[Dataset entries]
"""

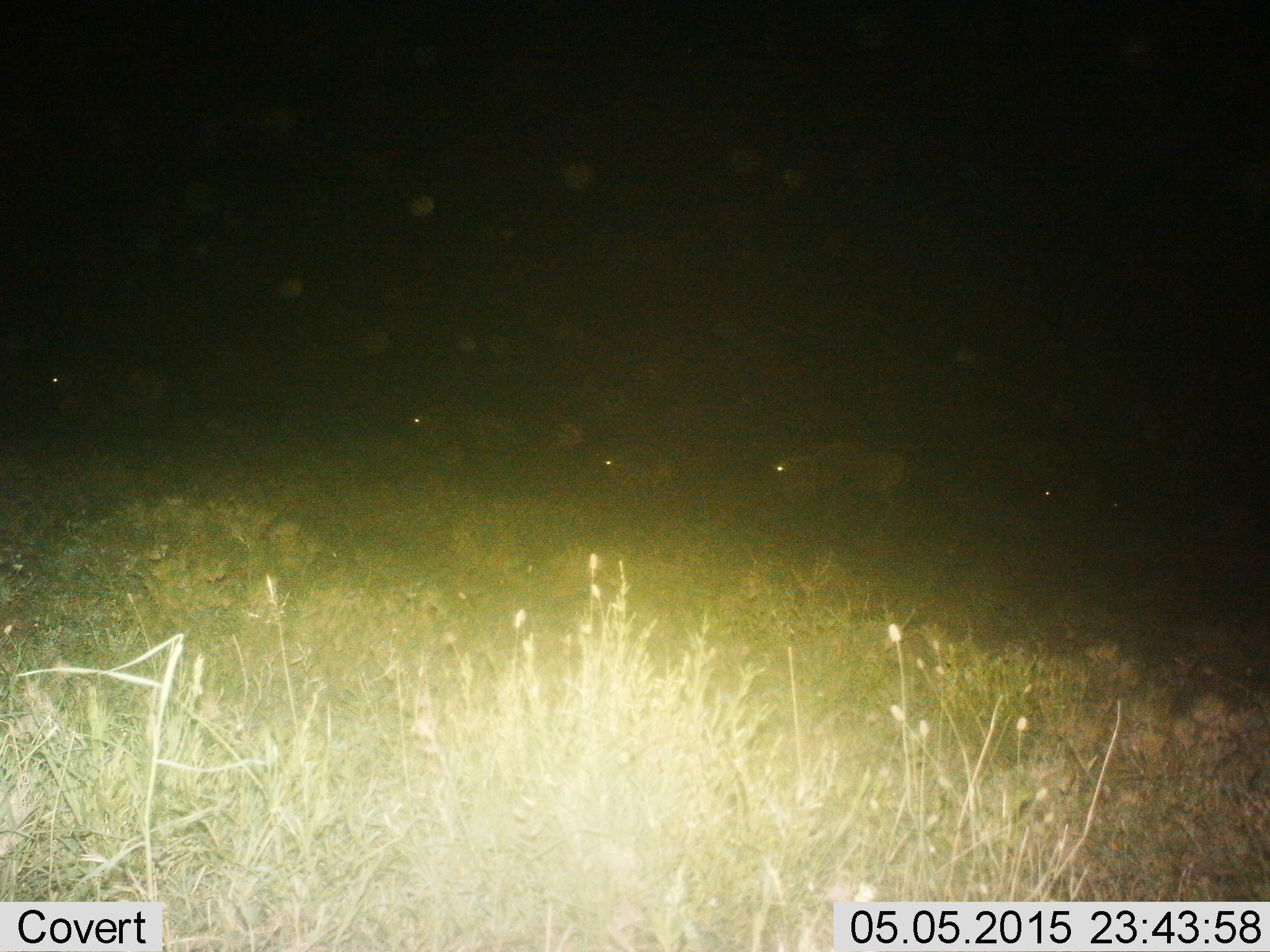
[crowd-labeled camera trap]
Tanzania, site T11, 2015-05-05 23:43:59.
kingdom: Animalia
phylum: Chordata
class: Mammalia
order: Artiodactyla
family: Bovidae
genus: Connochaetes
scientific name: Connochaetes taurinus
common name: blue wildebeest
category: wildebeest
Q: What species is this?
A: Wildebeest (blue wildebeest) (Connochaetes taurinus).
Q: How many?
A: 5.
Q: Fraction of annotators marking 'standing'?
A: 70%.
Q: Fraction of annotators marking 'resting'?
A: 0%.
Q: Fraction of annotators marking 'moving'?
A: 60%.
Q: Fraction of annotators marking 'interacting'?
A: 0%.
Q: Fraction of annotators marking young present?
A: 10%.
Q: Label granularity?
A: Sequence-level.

"""

» Work instructions
Starting from the line with "Q: Fraction of annotators marking 'moving'?", write out every remaining line of the data above exactly, the final line included, and nothing before it.

» Worked solution
Q: Fraction of annotators marking 'moving'?
A: 60%.
Q: Fraction of annotators marking 'interacting'?
A: 0%.
Q: Fraction of annotators marking young present?
A: 10%.
Q: Label granularity?
A: Sequence-level.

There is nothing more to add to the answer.